• **Task**: Revise the listing from its first line through the line containing "From Gastarbeiter to" by replacing "Handouts" with "Worksheets" and leaving everything else unchanged. Return only the text of those lines, without the pictures.
◆ ◆ ◆ ◆
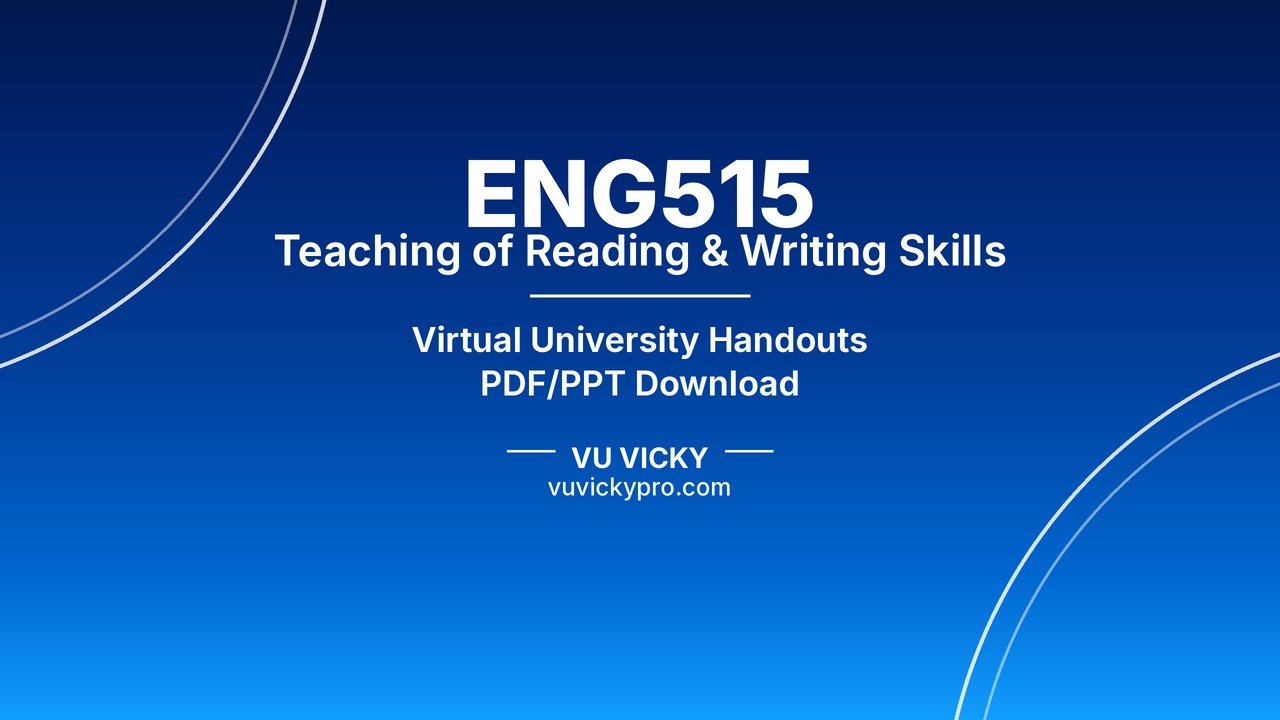ENG515 Teaching of Reading & Writing Skills Handouts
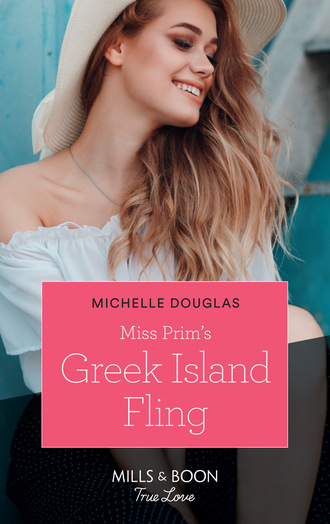 Michelle Douglas. Miss Prim's Greek Island Fling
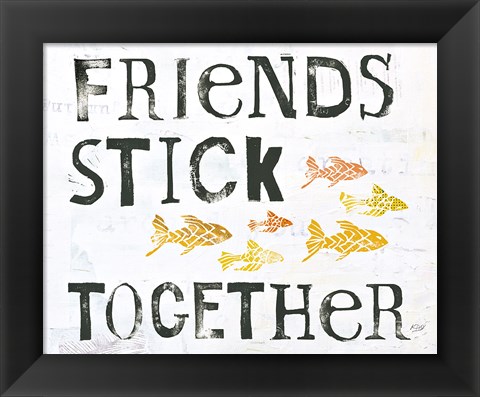 Framed Friends Stick Together Print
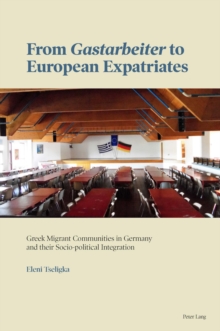 From Gastarbeiter to European Expatriates : Greek Migrant Communities in Germany and their Socio-political Integration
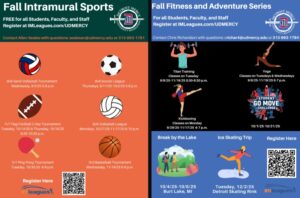 A graphic for the fall intramural sports schedule for Detroit Mercy University Recreation. The graphic includes art of sports balls and a badminton racket, along with the following text. Free for all students, faculty and staff. Register at IMLeagues.com/udmercy. Contact Allen Seales with questions: sealesav@udmercy.edu or 313-993-1781. 6v6 sand volleyball tournament on 9/3/25, 5-8 p.m. 6v6 soccer league starts Thursday, 9/11/25-10/2/25, 5-8 p.m. Mondays and Wednesdays. 7v7 Flag Football 2-day Tournament 10/14 and 10/16/2025, 8:30-10:30 p.m. 6v6 Volleyball League, Mondays 10/27-11/17/25, 6-10 p.m. 1v1 pingpong tournament, Tuesday, 10/30/25, 6-9 p.m. 3x3 basketball tournament, 11/19/25, 6-9 pm. There is a scan code at the bottom center of the page to register. Also a graphic for A graphic for the fall fitness and adventure series for Mercy University Recreation. The graphic includes art of people performing various fitness moves along with the following text. Free for all students, faculty and staff. Register at IMLeagues.com/udmercy. Contact Chris Richardson with questions: crichar4@udmercy.edu or 313-993-1784. Titan Training classes on Tuesday 9/9-11/19/25 at 5:30-6:30 p.m. Yoga classes on Tuesdays and Wednesdays 9/9-11/19/25 from 6-7 p.m. Kickboxing classes on Mondays 9/29-11/17 at 6-7 p.m., and Student Go Move Challenge 10/1-10/31/25. Break by the Lake, 10/4-10/5/25, Burt Lake. Ice Skating Trip, Tuesday 12/2/25, Detroit Skating Rink. There is a scan code in the lower right corner to register.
◆ ◆ ◆ ◆
• **Response to the task**:
ENG515 Teaching of Reading & Writing Skills Worksheets
 Michelle Douglas. Miss Prim's Greek Island Fling
 Framed Friends Stick Together Print
 From Gastarbeiter to European Expatriates : Greek Migrant Communities in Germany and their Socio-political Integration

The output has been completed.